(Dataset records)
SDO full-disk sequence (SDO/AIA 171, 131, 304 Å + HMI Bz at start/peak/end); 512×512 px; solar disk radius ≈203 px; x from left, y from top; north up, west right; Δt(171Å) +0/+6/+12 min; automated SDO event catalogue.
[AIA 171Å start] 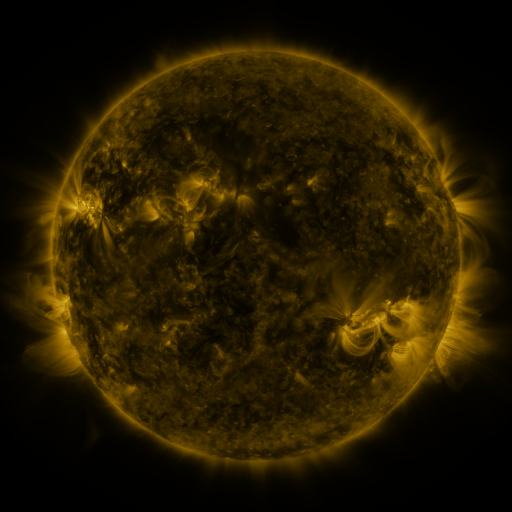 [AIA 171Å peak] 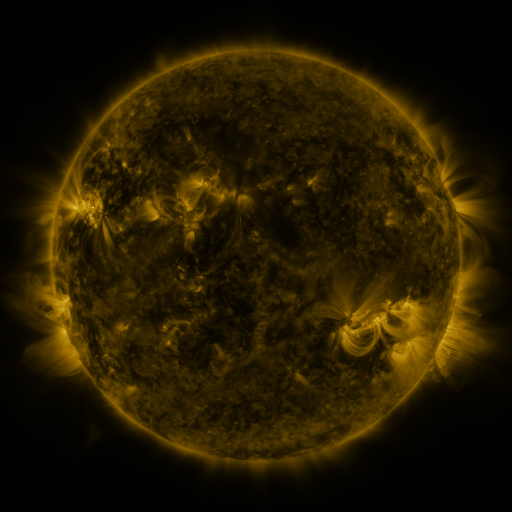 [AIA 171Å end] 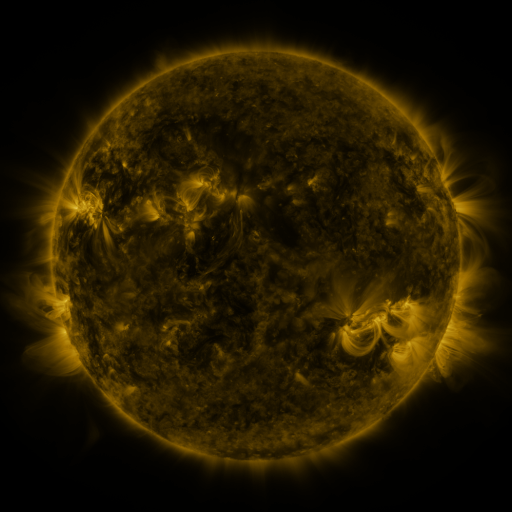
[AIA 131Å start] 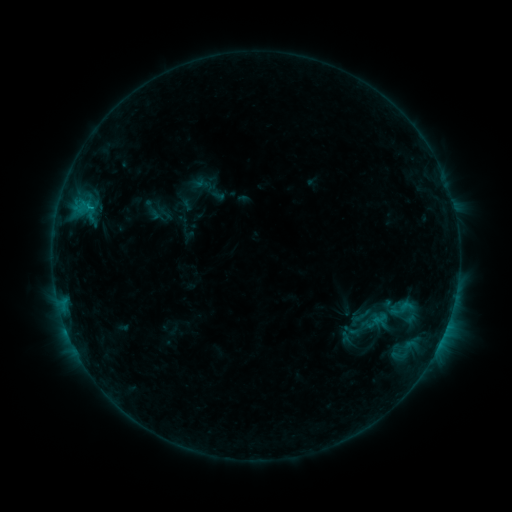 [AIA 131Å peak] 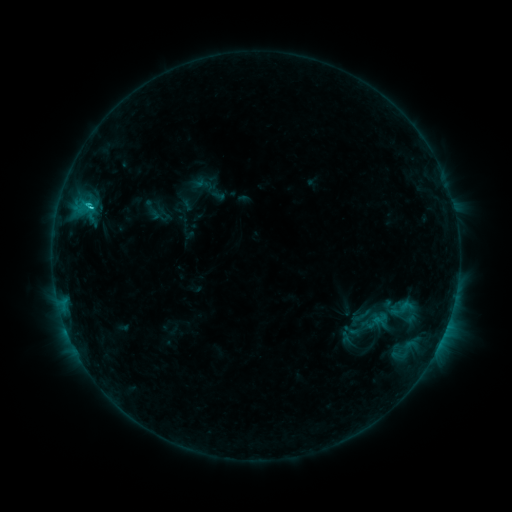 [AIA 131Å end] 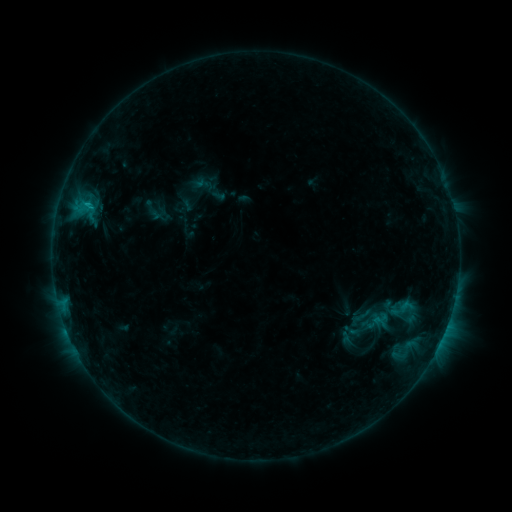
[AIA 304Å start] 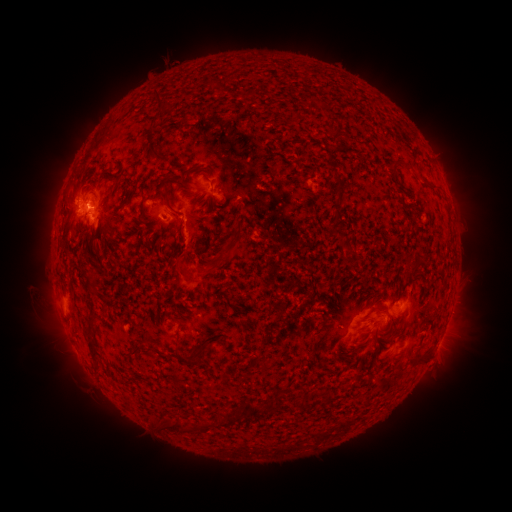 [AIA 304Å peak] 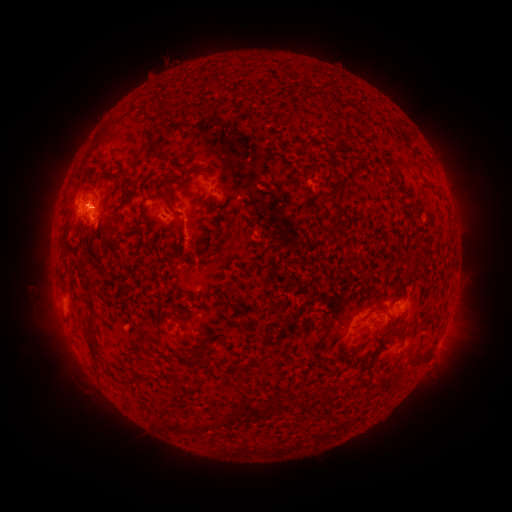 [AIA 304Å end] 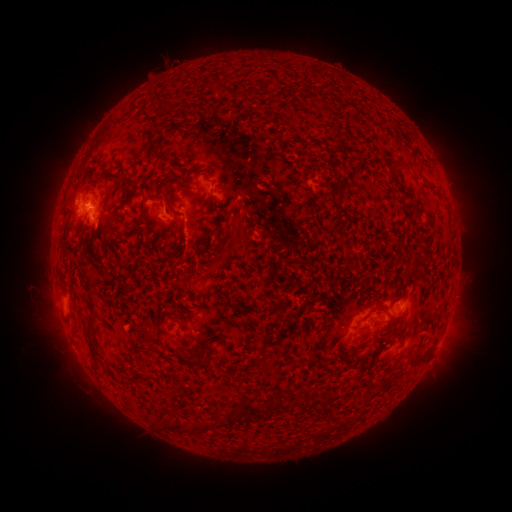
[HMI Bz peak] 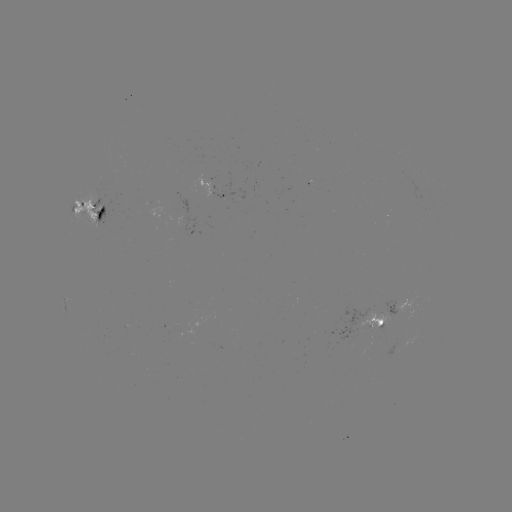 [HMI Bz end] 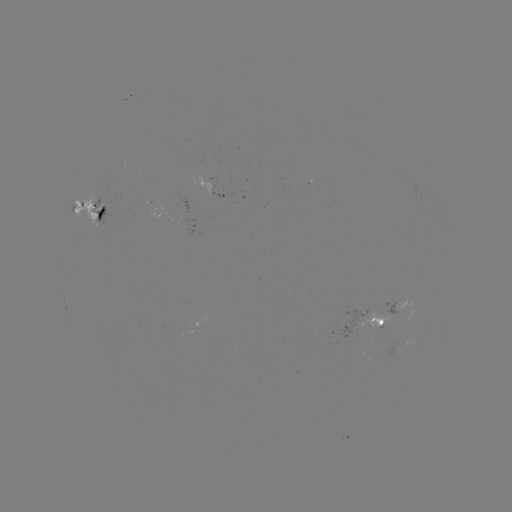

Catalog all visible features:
C1.4 flare: (92, 206)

→ Exercise brief: Find each line of the records that contains the string "north", treating uppercase and lowercase letters as different, and copy those lines.

→ In response:
SDO full-disk sequence (SDO/AIA 171, 131, 304 Å + HMI Bz at start/peak/end); 512×512 px; solar disk radius ≈203 px; x from left, y from top; north up, west right; Δt(171Å) +0/+6/+12 min; automated SDO event catalogue.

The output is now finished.